Problem to solve – Retype exactly the lines that run from the line with "What is the camera-distance" to the final line of the entries, keeping both ends and nothing else.

Records –
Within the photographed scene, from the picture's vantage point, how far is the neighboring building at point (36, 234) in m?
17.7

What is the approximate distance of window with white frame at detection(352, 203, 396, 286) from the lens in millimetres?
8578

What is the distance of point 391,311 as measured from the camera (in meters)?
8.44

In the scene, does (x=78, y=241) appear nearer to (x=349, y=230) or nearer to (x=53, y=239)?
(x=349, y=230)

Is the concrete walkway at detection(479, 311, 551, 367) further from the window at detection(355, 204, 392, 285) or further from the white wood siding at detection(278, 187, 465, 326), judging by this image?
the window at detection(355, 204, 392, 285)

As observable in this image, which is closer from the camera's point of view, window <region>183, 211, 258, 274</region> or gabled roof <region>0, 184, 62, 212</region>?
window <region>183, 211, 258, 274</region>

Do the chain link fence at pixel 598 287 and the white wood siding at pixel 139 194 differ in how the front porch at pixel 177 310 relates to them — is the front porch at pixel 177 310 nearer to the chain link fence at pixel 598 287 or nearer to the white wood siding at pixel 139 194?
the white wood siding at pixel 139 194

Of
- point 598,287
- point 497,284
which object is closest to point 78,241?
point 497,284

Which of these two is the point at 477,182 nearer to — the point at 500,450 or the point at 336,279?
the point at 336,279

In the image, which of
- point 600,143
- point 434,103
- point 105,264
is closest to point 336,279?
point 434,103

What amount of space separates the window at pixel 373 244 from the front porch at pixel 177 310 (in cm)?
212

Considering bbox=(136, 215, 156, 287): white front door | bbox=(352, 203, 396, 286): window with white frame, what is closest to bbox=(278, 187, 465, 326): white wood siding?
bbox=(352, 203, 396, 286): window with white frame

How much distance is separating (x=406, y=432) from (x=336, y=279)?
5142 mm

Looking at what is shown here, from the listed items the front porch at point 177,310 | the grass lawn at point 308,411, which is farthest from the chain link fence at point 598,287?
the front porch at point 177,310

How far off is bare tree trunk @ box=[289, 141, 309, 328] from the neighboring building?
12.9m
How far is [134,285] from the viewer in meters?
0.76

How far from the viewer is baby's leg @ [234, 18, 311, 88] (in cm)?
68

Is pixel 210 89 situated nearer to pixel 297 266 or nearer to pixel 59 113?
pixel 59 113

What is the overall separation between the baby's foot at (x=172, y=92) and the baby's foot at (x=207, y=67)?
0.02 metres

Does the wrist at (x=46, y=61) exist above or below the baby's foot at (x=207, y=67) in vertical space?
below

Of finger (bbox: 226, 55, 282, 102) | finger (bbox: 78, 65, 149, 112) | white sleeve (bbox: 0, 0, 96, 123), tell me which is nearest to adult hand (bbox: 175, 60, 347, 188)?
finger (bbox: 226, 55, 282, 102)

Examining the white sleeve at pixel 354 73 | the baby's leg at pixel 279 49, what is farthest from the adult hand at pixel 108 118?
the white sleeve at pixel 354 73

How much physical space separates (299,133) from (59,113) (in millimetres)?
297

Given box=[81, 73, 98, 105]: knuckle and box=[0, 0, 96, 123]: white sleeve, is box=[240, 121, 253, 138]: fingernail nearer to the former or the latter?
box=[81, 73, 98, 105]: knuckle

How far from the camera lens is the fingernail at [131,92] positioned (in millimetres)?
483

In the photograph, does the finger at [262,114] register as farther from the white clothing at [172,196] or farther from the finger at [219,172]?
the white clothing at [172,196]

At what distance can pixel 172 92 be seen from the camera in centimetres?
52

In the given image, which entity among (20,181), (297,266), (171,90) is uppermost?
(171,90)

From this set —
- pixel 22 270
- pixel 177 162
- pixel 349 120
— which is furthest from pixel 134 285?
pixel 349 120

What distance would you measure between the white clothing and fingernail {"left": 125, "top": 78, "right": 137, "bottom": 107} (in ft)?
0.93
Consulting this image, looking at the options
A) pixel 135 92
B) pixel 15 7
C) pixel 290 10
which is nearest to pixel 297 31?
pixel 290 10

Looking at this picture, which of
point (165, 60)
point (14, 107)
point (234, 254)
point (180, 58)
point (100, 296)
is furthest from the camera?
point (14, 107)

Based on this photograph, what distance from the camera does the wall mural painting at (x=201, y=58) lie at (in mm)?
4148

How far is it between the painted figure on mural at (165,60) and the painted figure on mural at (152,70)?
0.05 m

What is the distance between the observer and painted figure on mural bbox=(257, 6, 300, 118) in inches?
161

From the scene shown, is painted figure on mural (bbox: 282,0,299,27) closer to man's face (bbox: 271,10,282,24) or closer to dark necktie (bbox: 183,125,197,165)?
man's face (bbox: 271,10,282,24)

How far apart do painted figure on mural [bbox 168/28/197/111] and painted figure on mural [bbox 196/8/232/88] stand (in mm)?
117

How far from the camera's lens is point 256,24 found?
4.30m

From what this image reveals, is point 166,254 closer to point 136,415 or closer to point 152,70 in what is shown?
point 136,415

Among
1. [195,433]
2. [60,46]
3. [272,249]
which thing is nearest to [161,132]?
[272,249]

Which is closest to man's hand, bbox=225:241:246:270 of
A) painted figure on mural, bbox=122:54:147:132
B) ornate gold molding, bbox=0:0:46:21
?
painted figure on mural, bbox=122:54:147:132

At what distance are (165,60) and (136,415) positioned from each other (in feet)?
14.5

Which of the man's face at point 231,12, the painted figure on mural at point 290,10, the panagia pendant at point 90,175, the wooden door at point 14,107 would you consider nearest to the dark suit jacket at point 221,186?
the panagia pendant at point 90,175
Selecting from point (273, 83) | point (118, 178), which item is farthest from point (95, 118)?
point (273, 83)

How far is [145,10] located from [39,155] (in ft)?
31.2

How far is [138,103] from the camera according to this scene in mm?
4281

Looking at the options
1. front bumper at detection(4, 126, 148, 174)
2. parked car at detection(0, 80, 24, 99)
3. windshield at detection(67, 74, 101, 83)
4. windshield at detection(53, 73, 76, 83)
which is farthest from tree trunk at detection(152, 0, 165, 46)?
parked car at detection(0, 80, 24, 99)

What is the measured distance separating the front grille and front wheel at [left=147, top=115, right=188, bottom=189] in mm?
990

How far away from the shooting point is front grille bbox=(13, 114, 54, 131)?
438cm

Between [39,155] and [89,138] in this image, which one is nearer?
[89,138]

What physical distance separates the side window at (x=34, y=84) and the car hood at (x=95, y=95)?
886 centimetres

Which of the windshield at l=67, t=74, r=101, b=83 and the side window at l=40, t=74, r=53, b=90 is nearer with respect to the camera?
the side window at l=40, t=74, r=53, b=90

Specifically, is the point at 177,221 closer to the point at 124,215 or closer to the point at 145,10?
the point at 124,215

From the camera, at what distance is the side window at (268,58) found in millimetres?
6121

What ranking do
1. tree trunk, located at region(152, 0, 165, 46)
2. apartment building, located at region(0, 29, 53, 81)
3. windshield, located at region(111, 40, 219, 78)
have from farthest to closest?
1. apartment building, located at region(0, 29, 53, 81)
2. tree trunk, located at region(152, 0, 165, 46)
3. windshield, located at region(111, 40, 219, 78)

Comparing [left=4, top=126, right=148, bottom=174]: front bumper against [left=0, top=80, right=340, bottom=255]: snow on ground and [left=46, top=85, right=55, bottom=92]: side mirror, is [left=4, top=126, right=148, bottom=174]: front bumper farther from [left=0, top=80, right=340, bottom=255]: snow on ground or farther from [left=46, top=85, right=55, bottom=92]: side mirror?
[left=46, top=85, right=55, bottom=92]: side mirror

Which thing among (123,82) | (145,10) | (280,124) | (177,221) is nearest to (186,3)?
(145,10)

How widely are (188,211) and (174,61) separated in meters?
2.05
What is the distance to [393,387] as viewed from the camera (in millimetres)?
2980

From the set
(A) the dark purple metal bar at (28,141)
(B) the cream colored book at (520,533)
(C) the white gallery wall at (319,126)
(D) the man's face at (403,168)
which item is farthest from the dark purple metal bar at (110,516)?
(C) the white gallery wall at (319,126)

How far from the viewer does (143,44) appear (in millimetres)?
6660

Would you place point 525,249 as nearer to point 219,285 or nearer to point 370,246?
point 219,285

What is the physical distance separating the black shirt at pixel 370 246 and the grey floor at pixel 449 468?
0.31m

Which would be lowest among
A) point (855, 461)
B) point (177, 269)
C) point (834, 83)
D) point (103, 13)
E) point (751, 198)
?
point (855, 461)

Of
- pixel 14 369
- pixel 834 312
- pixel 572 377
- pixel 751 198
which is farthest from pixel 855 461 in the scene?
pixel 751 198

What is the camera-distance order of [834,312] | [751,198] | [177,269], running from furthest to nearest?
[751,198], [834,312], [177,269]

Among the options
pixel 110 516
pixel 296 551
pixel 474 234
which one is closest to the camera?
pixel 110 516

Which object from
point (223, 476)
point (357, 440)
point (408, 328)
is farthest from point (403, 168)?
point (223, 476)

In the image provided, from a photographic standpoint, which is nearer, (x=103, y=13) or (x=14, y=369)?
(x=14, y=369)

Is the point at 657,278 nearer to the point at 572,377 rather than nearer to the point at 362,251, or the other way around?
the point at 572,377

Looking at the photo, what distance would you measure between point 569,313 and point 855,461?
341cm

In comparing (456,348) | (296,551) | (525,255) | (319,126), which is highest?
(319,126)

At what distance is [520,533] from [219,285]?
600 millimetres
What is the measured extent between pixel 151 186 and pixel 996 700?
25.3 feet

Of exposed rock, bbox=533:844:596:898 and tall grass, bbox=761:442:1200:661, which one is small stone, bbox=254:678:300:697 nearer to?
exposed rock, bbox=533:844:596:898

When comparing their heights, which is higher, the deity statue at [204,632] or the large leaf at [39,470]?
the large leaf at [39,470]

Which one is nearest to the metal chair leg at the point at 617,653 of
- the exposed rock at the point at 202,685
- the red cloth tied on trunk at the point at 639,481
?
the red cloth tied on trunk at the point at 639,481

Written solution –
What is the camera-distance order of [834,312] | [751,198] | [177,269], running from furthest to nearest?
[751,198], [834,312], [177,269]

Among the options
pixel 110 516
pixel 296 551
pixel 474 234
which one is closest to the camera?
pixel 110 516

Which object from
point (223, 476)
point (357, 440)
point (408, 328)
is farthest from point (403, 168)?
point (223, 476)

In the image provided, from a photographic standpoint, which is nearer, (x=103, y=13) or (x=14, y=369)?
(x=14, y=369)

Is the point at 657,278 nearer to the point at 572,377 rather than nearer to the point at 362,251, or the other way around?
the point at 572,377

Looking at the photo, what distance would you measure between point 569,313 and point 855,461?
341cm

In comparing (456,348) | (296,551) | (525,255) | (319,126), which is highest?
(319,126)

At what distance is [520,533] from [219,285]?
600 millimetres
What is the measured extent between pixel 151 186 and pixel 996 700?
25.3 feet

Of exposed rock, bbox=533:844:596:898 and tall grass, bbox=761:442:1200:661, which one is small stone, bbox=254:678:300:697 nearer to?
exposed rock, bbox=533:844:596:898

When comparing their heights, which is higher, the deity statue at [204,632] or the large leaf at [39,470]?
the large leaf at [39,470]

Which one is nearest to the metal chair leg at the point at 617,653 of
- the exposed rock at the point at 202,685
- the red cloth tied on trunk at the point at 639,481
?
the red cloth tied on trunk at the point at 639,481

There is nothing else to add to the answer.